Text passage:
——————————

Only having 3 registers is a handicap, but the zero page (the
first 256 bytes of memory which can be accesses in one less byte
and in fewer cycles) act as almost virtual registers.
Some potential useful instructions that would have helped (and
that are actually implemented in the later 65C02 version of the
chip):
phx/plx (push/pull X directly)
ina/dea (increment/decrement A... otherwise need 2 instructions)
bra (branch always, relative jump. otherwise need 3-byte 16-bit)
stz (store zero)
The 6502 code uses high-res graphics to approximate the color
ascii art. When calculating total image size, we don't count
the overly-large graphics code and instead only count the code
that would be used to print the text, say, out over a serial port
to an ANSI capable term client.
microblaze:
Similar to MIPS.
Branch delay slot is optional, which helps.
Only register+register and register+immediate address modes.
The branch+link instruction returns to the same instruction
that left from, so for the return you have to specify
to add 4 or 8? Very weird.
The signed 16-bit immediate makes it impossible (I think) to load
0xff00 into a register w/o two instructions.
Can't get the assembler to do pointer math into an immediate.
mips: Recent binutils has made mips come in line with the
other architectures.
It is the most RISC of the RISC architectures. Thus it ends
up having a very non-dense instruction set.
On the plus side, it has hardware support for unaligned loads,
plus hardware integer divide, which help a lot.
mips16: Reduced size instructions should help, but as always the
limitations make it hard.
Mostly the constant size, too eay to kick into extended
instructions and those won't fit in delay slots.
Also was fighting the assembler the whole way.
micromips:
I thought this would be a straightforward port of mips16, but no.
Way larger, mostly because loading addresses with "la" regressed.
They dropped a lot of useful 16-bit instructions.
The constants are all weird too, and odd sized things like 5 or 10
can no longer be added in 16-bits
Fighting the assembler all the way. In theory ADDIUPC could do
smaller loads but couldn't convince it to do so.
It is helpful having easy access to the higher regs.
Jals with short delay slot helped.
m88k: This chip came after m68k and was motorola's first RISC chip.
Didn't go well, they moved on to PPC.
It's similar to a cross between MIPS and PPC.
OpenBSD because there is no Linux port to m88k.
Using gxemul.
OpenBSD forces syscall error handling by skipping a
jump-to-error-handler instruction on return. This
makes each syscall in effect take 8 bytes.
Branch delay slot is optional (for performance only?)

——————————

Data section:
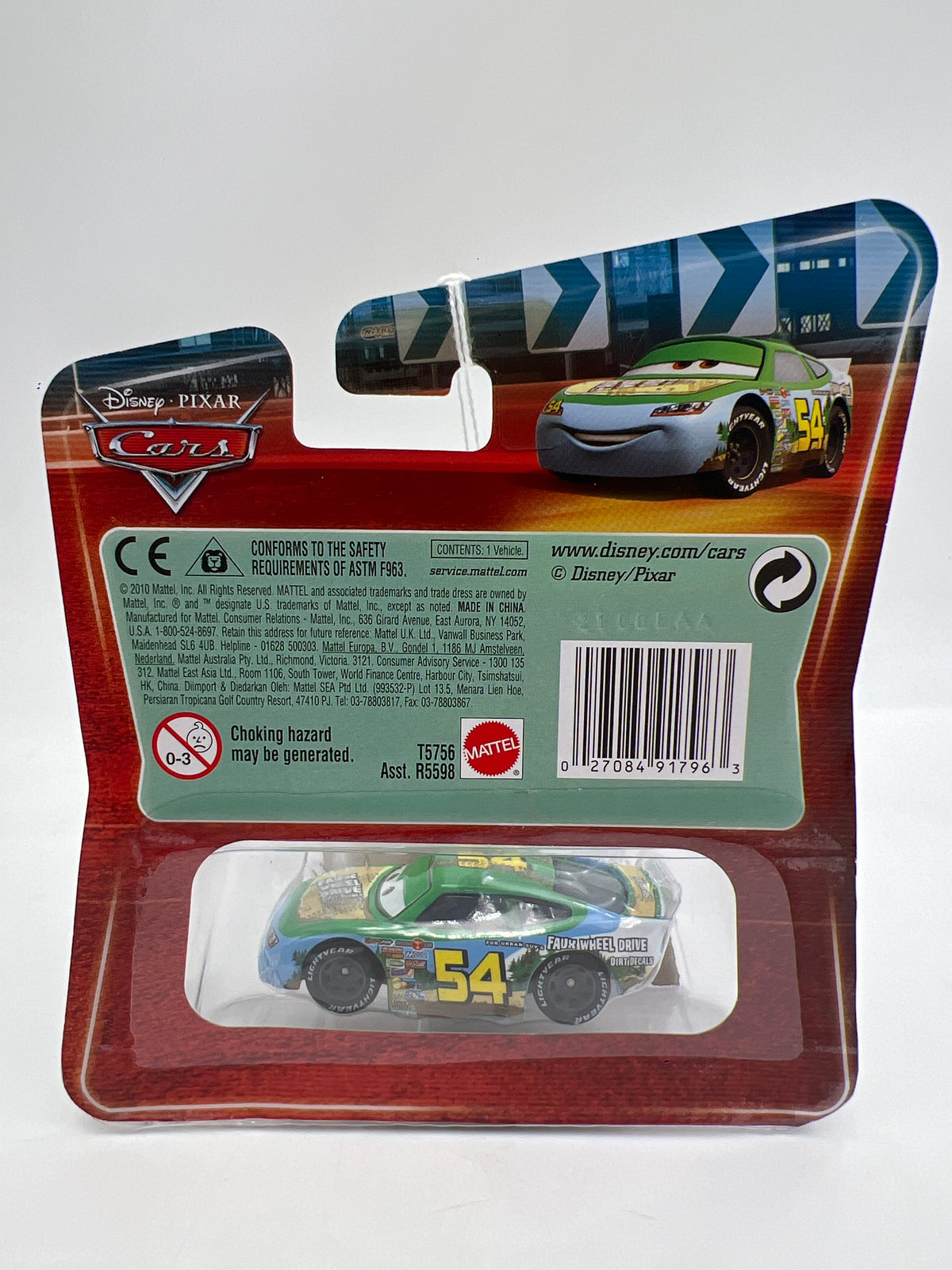 Disney Pixar Cars Kmart Exclusive Synthetic Rubber Tires Faux Wheel Drive No 54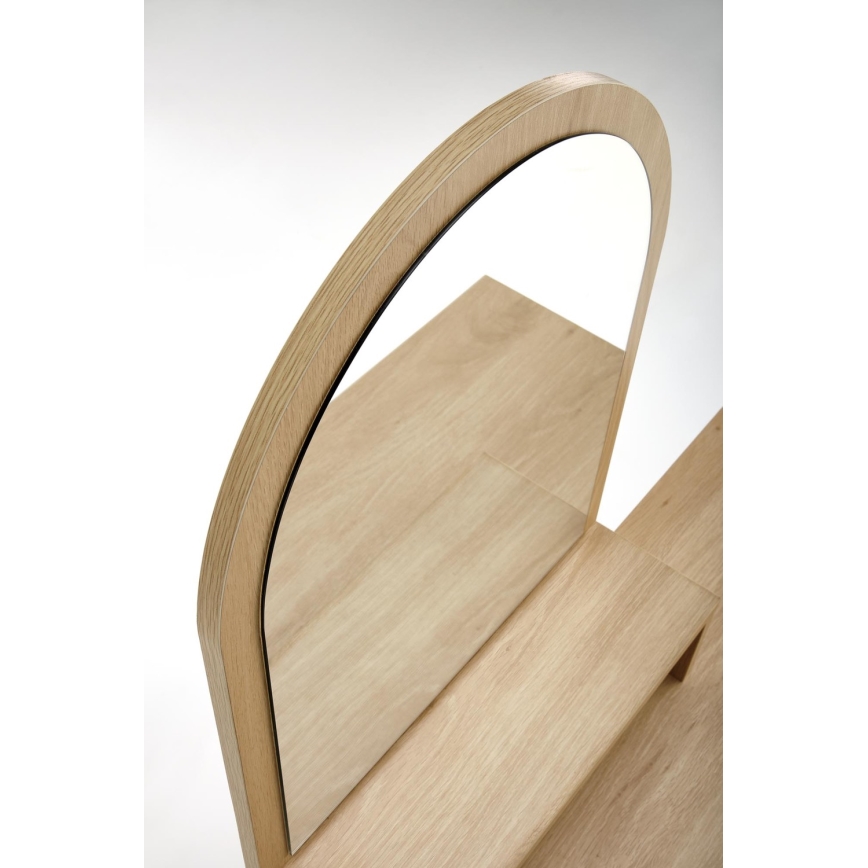 Tavolino da toilette CARMEN 136x104 cm beige/nero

——————————

Problem description: Please output the part of the CPU architecture notes between "Can't get the" and "in delay slots.", inclusive, copied word for word.

Answer to this problem:
Can't get the assembler to do pointer math into an immediate.
mips: Recent binutils has made mips come in line with the
other architectures.
It is the most RISC of the RISC architectures. Thus it ends
up having a very non-dense instruction set.
On the plus side, it has hardware support for unaligned loads,
plus hardware integer divide, which help a lot.
mips16: Reduced size instructions should help, but as always the
limitations make it hard.
Mostly the constant size, too eay to kick into extended
instructions and those won't fit in delay slots.